A/B compartment validation: Ours significantly clusters same-compartment regions, while HiCEGNN struggles with A-A/A-B distinction.
FISH validation: Loop anchor distance predictions match biological expectations (e.g., L1-L2 loop distance 0.8 vs control 3.3).

Highlights & Insights¶

Pose invariance via deterministic normalization rather than equivariant networks: This uses the canonical frame to standardize inputs while allowing the Transformer full expressive freedom.
3D-RoPE and Nyström Combination: This dual-path approach effectively models both local relative displacements and long-range nuclear contacts.
Resolution-Agnostic Value: Learning global organization at low resolutions and transferring to high resolutions reduces dependence on expensive high-depth sequencing data.
Biological Significance over Mathematical Metrics: Validation via TADs, compartments, and FISH proves that predicted coordinates reflect real chromatin organization.
Spectral Stability Analysis: Use of the Davis-Kahan theorem explains why inertial frames require a sufficient spectral gap to stay stable across perturbations.

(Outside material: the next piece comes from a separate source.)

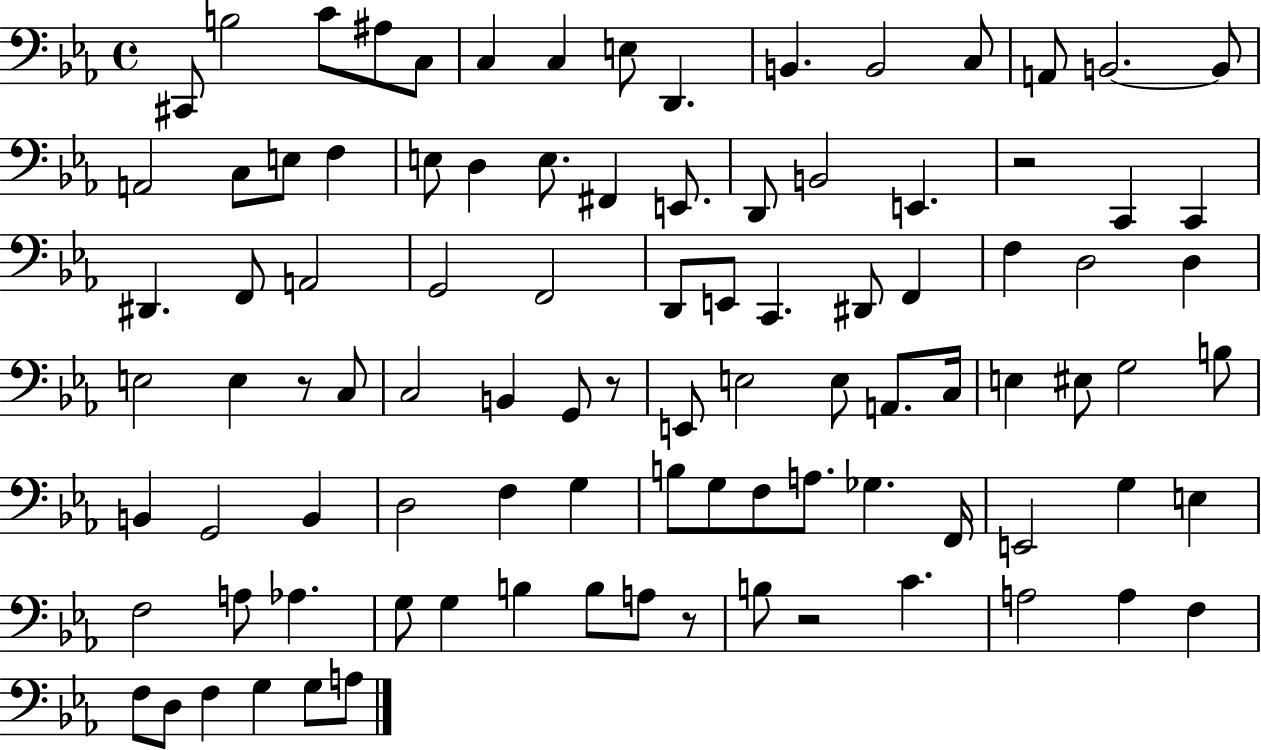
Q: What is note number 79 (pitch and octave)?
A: B3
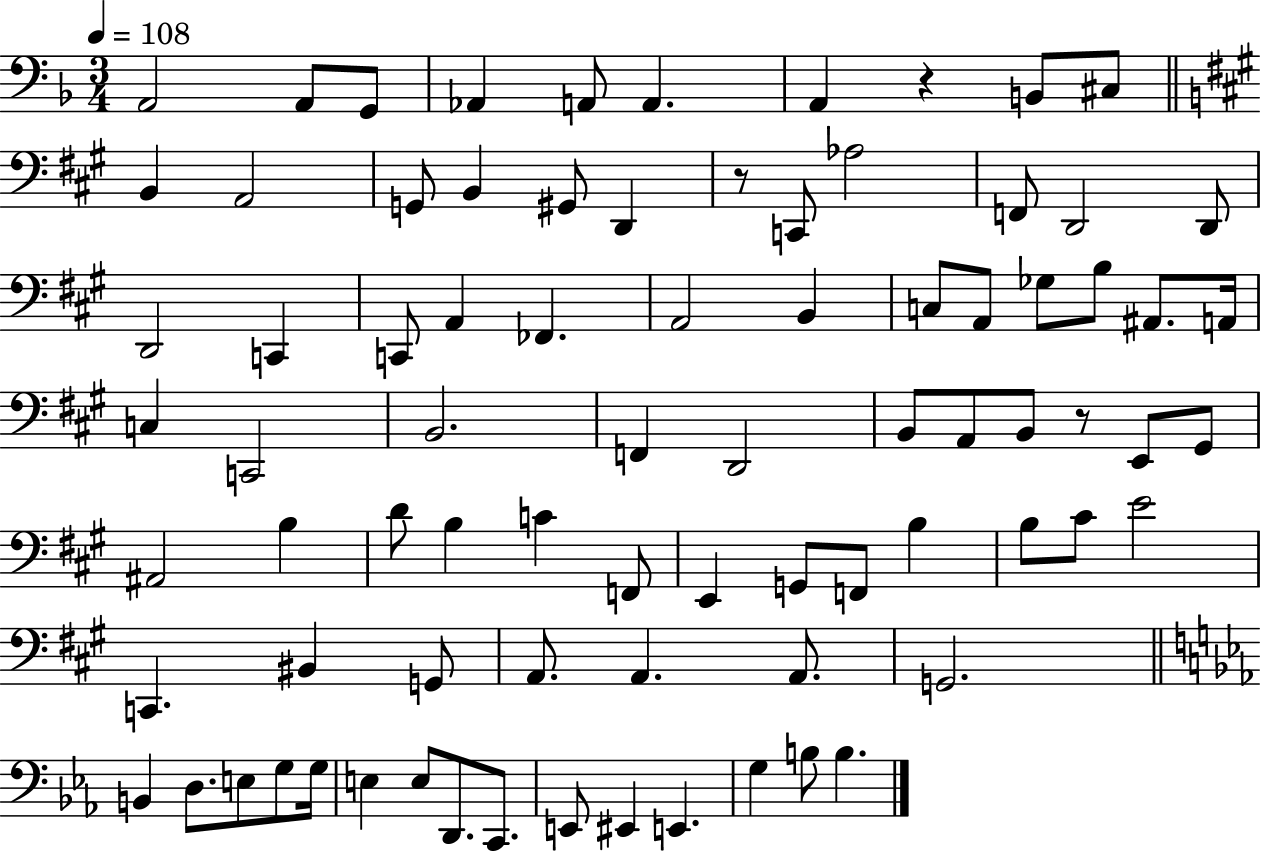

Limitations & Future Work¶

Dependency on Initialization: As a refinement framework, quality depends on the initial 3DMAX/LorDG output.
Single Modality: Currently focuses on Hi-C. Future work could integrate RNA-seq, epigenetic markers, or CTCF binding signals.
Generalization Scope: While testing on two datasets, larger-scale cross-species or cross-platform generalization remains to be explored.
Computational Complexity: While Nyström reduces costs, high-resolution Transformer sequences can still be heavy; more details on partitioning strategies are needed for genome-wide scales.

vs 3DMAX / LorDG: Ours acts as a geometric refiner for their outputs to reduce scale errors and instability.
vs HiC-GNN: Ours utilizes explicit 3D coordinates and spatial positional encoding rather than just graph convolutions.
vs HiCEGNN: Ours replaces strict SO(3) equivariance with pose normalization, achieving better performance on asymmetric biological structures.
Inspiration: Tasks involving biological 3D structures (proteins, organelles) can benefit from "canonical frame normalization + geometric positional encoding" when absolute orientation is irrelevant but long-range spatial relationships are critical.

Rating¶

Novelty: ⭐⭐⭐⭐ Combines inertial frame theory with 3D-RoPE and Nyström for a novel cross-resolution application.
Experimental Thoroughness: ⭐⭐⭐⭐ Covers multiple resolutions, baselines, and biological validations, though cross-platform generalization could be broader.
Writing Quality: ⭐⭐⭐⭐ Clear structure and methodology.
Value: ⭐⭐⭐⭐⭐ Provides a potent geometric modeling tool that could significantly lower the cost of high-resolution 3D genome reconstruction.